Copy the entries from the line containing "What is the" through the end of the entries, switching "pool of water" to "pond" and leaving everything else unchanged.

- [MATERIAL PROVIDED]:
= = =
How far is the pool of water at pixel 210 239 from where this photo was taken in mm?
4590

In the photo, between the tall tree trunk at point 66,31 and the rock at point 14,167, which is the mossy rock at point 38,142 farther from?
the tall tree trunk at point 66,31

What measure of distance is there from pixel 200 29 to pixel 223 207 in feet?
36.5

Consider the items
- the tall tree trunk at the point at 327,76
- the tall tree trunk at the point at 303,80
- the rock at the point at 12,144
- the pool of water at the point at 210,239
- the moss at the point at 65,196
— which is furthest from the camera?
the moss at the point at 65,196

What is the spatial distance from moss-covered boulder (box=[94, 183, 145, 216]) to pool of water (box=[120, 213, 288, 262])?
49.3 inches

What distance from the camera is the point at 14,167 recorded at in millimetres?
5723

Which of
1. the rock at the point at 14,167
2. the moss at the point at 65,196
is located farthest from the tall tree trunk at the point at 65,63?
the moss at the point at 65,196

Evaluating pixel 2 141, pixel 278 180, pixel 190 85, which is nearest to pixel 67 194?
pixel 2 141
= = =
- [EXERCISE SOLUTION]:
What is the spatial distance from moss-covered boulder (box=[94, 183, 145, 216]) to pond (box=[120, 213, 288, 262])?
49.3 inches

What distance from the camera is the point at 14,167 recorded at in millimetres?
5723

Which of
1. the rock at the point at 14,167
2. the moss at the point at 65,196
is located farthest from the tall tree trunk at the point at 65,63?
the moss at the point at 65,196

Evaluating pixel 2 141, pixel 278 180, pixel 190 85, which is nearest to pixel 67 194?
pixel 2 141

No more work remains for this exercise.